--- Task to carry out ---
Starting at the line with "Looking at the" and continuing through the last of the rows, give those lines again with "camera" changed to "viewer" and nothing else altered. Leave the pictures out of your answer.

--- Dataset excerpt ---
>> Start

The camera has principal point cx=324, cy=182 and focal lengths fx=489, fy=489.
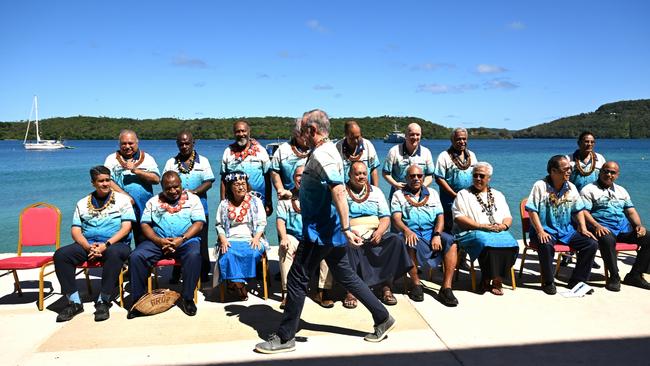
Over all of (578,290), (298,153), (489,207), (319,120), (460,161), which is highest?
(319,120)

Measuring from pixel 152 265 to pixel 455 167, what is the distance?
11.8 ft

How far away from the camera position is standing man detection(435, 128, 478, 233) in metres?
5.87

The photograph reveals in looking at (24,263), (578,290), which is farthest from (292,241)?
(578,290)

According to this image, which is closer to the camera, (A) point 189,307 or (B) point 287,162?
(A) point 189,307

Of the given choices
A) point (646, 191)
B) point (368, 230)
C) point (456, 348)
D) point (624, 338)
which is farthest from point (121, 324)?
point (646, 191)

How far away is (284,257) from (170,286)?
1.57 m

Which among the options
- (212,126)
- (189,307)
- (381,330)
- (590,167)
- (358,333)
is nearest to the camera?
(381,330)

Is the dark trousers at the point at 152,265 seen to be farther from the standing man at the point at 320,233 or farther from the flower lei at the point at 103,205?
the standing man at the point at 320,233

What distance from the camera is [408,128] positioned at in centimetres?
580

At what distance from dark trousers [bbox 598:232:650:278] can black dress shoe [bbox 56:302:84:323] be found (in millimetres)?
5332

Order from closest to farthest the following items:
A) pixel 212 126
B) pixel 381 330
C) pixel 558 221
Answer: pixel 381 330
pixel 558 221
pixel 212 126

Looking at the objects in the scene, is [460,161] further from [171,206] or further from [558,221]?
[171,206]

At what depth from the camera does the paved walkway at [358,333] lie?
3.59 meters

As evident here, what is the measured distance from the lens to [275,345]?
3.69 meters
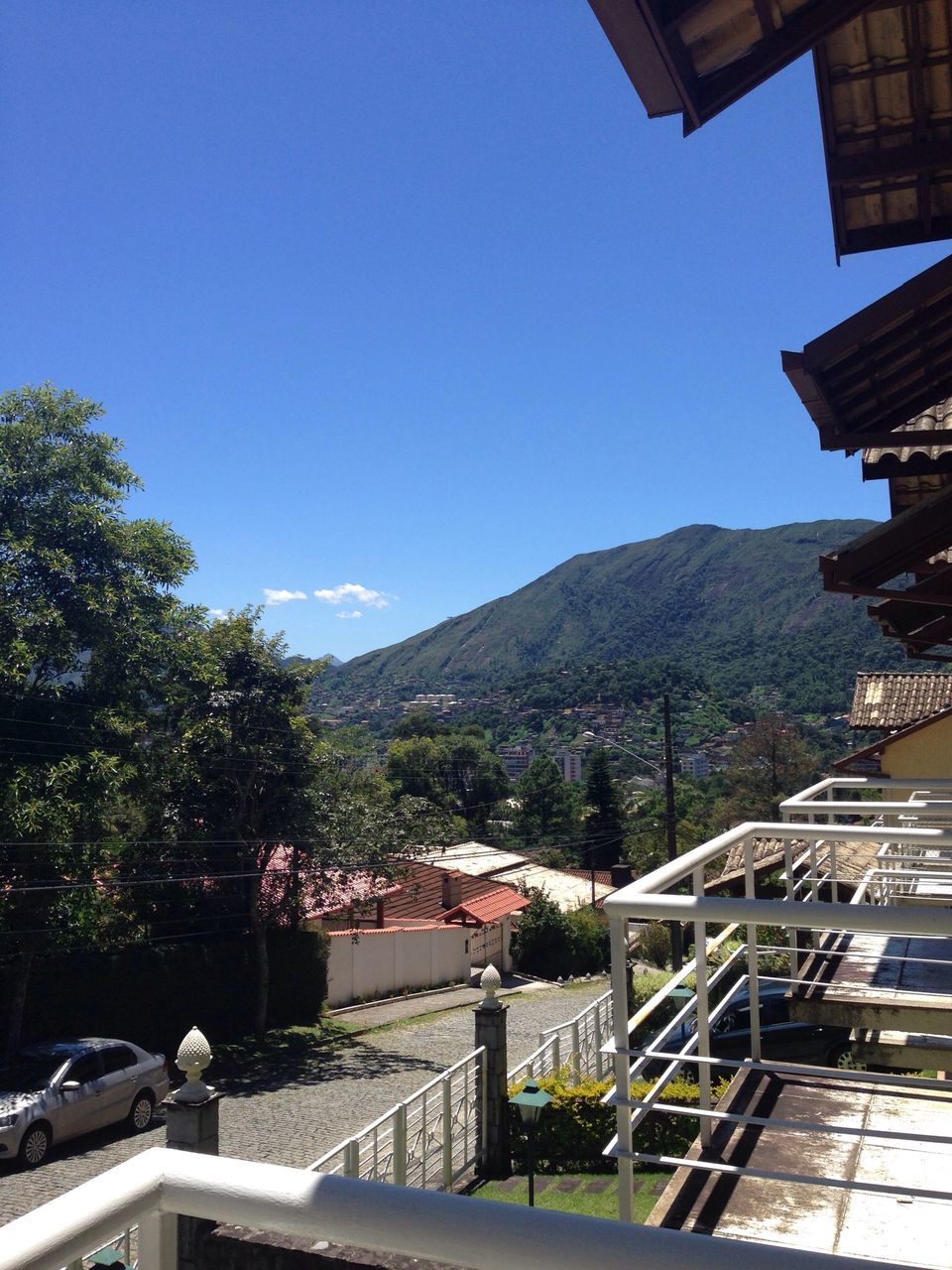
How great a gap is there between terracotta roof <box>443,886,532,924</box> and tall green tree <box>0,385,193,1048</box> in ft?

>> End

--- Completed exercise ---
Looking at the objects in the scene, is [460,161] further from [171,206] or further from [558,221]?
[171,206]

At what depth from the viewer does the paved walkway at [358,333] lie?
3.59 meters

As evident here, what is the measured distance from the lens to [275,345]?
3.69 meters
How great a gap is there between terracotta roof <box>443,886,532,924</box> and tall green tree <box>0,385,193,1048</box> in ft?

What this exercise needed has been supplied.